Yu does not expect the imminent arrival of a wave of new money from Chinese investors into warrants, CBBCs and other yield-enhancing products in Hong Kong, which has been predicted by some from the local warrants community. "However, while no structures have been formally presented to the Hong Kong Stock Exchange, there is an ongoing discussion about the introduction of yield-enhancing products," he said.

Even though 2016 was a difficult year for Hong Kong investors, the Hang Seng Index has surged more than 6,000 points to 28,490 this year, according to Yu.
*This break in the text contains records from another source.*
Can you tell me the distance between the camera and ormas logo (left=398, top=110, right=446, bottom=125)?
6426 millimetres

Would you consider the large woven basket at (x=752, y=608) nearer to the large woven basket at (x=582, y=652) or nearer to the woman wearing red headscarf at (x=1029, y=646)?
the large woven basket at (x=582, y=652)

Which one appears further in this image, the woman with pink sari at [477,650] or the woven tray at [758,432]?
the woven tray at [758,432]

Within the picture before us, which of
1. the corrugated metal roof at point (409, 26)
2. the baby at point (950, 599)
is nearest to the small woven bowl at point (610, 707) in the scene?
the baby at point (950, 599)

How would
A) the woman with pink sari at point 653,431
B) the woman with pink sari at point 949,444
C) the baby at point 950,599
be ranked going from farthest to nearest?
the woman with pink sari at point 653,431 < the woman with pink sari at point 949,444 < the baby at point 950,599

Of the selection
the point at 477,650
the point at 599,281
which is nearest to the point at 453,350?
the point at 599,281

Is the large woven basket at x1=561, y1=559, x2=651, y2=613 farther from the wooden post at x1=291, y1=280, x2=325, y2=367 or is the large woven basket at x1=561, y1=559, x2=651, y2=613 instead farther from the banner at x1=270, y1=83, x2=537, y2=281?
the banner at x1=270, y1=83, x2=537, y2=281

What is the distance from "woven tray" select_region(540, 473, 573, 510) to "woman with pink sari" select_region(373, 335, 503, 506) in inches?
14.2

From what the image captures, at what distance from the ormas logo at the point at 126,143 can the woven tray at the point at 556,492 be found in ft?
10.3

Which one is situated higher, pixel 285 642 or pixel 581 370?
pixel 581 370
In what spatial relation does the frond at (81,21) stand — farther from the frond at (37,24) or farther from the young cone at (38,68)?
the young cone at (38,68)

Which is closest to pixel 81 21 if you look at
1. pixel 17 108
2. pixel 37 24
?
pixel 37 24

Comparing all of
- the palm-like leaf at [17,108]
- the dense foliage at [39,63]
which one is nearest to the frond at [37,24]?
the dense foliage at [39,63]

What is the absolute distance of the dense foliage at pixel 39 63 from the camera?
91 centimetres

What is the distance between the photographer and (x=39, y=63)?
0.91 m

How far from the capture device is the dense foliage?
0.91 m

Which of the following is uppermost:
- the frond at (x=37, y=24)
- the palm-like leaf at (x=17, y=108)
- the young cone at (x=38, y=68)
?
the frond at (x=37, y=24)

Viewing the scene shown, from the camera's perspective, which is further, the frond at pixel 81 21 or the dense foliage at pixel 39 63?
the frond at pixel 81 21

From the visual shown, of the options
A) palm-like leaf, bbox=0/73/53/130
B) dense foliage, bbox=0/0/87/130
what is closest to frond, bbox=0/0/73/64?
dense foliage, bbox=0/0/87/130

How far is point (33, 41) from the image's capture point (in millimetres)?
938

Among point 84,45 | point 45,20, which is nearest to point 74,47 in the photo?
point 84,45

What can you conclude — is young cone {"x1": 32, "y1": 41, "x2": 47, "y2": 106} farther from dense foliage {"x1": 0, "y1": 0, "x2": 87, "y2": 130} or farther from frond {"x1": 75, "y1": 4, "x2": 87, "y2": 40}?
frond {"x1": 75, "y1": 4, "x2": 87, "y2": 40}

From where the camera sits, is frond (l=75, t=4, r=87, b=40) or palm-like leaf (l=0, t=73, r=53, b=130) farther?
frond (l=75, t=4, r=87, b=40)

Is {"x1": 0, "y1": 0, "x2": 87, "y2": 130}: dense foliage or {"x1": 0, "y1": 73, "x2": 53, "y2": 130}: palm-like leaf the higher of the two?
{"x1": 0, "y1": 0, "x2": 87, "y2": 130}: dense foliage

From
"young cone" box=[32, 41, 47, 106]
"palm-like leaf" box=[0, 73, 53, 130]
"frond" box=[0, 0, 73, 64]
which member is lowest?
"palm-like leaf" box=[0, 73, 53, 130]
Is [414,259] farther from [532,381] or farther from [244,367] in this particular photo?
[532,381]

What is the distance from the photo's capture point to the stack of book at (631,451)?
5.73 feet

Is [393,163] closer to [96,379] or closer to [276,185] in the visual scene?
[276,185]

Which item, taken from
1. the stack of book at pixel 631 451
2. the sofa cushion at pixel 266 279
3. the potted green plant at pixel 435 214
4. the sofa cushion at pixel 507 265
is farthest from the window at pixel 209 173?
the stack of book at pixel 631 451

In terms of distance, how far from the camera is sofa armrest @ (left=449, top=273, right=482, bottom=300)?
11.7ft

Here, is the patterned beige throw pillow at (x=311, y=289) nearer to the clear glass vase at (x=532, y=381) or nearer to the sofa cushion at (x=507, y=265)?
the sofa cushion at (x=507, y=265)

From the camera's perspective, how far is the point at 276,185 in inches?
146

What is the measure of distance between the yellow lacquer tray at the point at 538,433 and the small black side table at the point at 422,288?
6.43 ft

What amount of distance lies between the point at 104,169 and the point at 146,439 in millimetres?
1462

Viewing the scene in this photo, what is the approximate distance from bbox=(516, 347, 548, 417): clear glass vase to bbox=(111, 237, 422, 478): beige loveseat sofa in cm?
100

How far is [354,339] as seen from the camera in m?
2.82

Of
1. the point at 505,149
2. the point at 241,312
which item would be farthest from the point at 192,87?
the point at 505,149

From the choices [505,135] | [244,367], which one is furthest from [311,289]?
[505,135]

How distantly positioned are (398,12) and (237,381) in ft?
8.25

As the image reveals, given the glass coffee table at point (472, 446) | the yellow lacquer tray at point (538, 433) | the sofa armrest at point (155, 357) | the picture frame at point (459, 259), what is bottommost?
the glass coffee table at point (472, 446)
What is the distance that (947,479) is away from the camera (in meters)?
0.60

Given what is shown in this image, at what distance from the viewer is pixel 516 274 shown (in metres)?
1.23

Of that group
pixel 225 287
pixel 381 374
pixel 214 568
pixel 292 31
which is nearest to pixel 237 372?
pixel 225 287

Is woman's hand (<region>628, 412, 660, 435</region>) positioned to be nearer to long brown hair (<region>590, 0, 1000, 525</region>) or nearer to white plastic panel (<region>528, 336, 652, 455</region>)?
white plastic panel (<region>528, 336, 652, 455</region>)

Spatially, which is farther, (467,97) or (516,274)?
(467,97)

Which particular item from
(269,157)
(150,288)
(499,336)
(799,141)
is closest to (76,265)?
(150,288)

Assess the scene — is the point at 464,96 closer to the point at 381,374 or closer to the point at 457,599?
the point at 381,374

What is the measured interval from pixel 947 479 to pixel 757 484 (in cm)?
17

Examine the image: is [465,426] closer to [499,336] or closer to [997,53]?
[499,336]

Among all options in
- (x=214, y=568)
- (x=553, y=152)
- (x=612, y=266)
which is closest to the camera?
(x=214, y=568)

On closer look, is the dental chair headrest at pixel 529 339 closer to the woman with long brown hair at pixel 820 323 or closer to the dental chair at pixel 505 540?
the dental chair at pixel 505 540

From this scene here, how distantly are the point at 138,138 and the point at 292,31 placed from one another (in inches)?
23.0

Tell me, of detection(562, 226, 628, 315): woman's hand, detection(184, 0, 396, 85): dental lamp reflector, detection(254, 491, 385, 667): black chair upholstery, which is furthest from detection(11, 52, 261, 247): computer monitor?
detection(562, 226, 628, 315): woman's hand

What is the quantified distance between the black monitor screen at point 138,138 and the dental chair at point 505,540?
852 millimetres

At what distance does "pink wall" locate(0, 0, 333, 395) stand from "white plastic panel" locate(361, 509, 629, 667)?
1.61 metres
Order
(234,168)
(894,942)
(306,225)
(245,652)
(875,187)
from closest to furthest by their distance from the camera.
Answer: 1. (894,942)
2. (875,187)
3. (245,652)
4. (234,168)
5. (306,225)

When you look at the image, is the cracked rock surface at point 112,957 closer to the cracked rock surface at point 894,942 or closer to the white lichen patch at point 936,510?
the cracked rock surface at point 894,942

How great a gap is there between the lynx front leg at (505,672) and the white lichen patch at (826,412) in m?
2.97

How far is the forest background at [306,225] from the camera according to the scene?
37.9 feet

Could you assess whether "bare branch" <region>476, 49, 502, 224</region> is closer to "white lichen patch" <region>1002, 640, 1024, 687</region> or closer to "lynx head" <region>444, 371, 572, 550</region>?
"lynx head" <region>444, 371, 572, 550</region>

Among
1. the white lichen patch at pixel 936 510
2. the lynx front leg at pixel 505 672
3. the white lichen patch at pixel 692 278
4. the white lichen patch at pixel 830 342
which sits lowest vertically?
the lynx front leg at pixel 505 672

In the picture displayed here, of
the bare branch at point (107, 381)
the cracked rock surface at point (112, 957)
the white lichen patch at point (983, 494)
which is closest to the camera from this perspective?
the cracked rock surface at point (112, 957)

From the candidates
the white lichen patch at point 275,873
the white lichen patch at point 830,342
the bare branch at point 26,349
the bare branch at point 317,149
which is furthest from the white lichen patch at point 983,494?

Almost half of the gain came from just three stocks - Tencent (+26%), HSBC (+11%) and AIA (+10%). "If you were lucky enough to invest in these three stocks, you would have captured most of the gains in Hong Kong this year," said Yu.

The market dynamics today are different from two years ago, when gains came from the simultaneous rise in the value of blue-chip and penny stocks, while this year the gains were predicated on just a few names within the Hang Seng Index, according to Yu. "Recently, the dynamics have shifted, with China financials showing gains," he said.

Relative to 2016, investors this year have shown a willingness to hold on to warrant positions, with the notional outstanding last month double that of the same period last year, according to Yu.

According to SRP data, for the period between January 1, 2017 and September 30, 2017, the net sales of warrants and CBBCs totaled HK$37.3bn (US$4.8bn), HK$3.9bn for warrants and HK$33.4bn for CBBCs. Interest towards CBBCs was the highest in the first quarter of the year as well as in July, when net sales were close to or slightly above HK$5bn. Contrary to this, sales of warrants picked in May, July and August when they reached HK$731m, HK$840m and HK$703m, respectively.